▸ Given text:

Thursday, March 19, 2009
Just What the Doctor Ordered
My relationship with Tibetan medicine dates back to 1994, when, after getting very sick and unable to keep anything down for a couple of weeks, I was admitted into Sha Tin hospital in Hong Kong.
After a week of numerous tests, including a colonoscopy, they fail to identify what the problem is. With horrendous hospital food there is no way my condition is going to improve, and with a flight ticket already purchased to India for a summer vacation, to the amazement of the hospital staff, I discharge myself and head up to Leh, the capital of Ladakh province.
There, I am introduced to a local Tibetan shaman, who after examining my tongue and pulse, identifies the problem and within 10 minutes dispenses me with a weird bunch of twigs and leaves which I am to take in boiling water. Within the week all my symptoms have disappeared and I am well on the way to recovery. Who needs to have a camera stuck up the arse?
Despite my once rather decadent lifestyle I have enjoyed amazing health. Indeed despite working with young students for so many years, I have not taken a day off work through sickness for more than 10 years.
On my return from my sojourn in Nepal, and hiking up to 4500 metres in the middle of Winter, I returned to India with a stinking cold and a cough that could awake the dead. Normally I would take some hot lemon and honey and sweat it out, but here I trust the medical care.

▸ Brief A: In what year did the writer's relationship with Tibetan medicine begin, according to the blog post on Tibetan medicine?
▸ Brief B: Write the next part of the blog post on Tibetan medicine, picking up after its final sentence.
The records that follow the blog post on Tibetan medicine come from a separate source.

▸ Listed records:
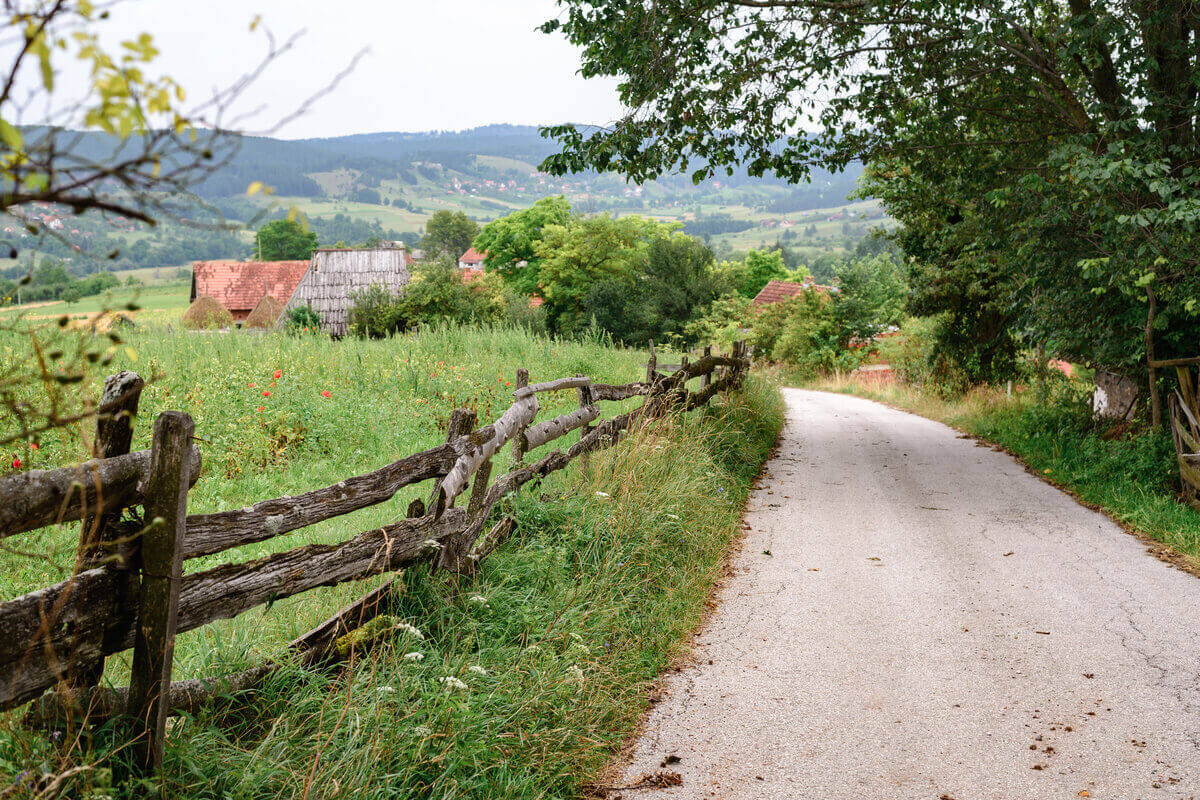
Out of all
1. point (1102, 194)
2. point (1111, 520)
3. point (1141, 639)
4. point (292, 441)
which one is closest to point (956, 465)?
point (1111, 520)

▸ Answer A: 1994

▸ Answer B:
I visit the Men Tsee Khang Tibetan medicine centre in McLeod Ganj where I am seen by Dr. Tsering Tsomo. After multiple pulse readings, she prescribes a series of herbal brown pills to be taken three times a day. She tells me to be patient and promises I will be better in a week. And as if by magic...
In Hong Kong you would be prescribed twenty different pills every colour of the rainbow, to no effect whatsoever.
With the Dalai Lama´s failing health - he has recently been to hospitals in Chandigarh, Delhi and Mumbai. I guess Tibetan medicine must be ineffectual for kidney stones and gall bladders.
K. has always had an interest in Tibetan medicine, and she has been taking individual classes with the eminent Dr. Professor Tsering Thakehoe Drungtso, author of several Tibetan medical books. Several of her classes have had to be cancelled as he is not only a leading light in political matters, but is regularly invited to lecture around the world. He lives just around the corner.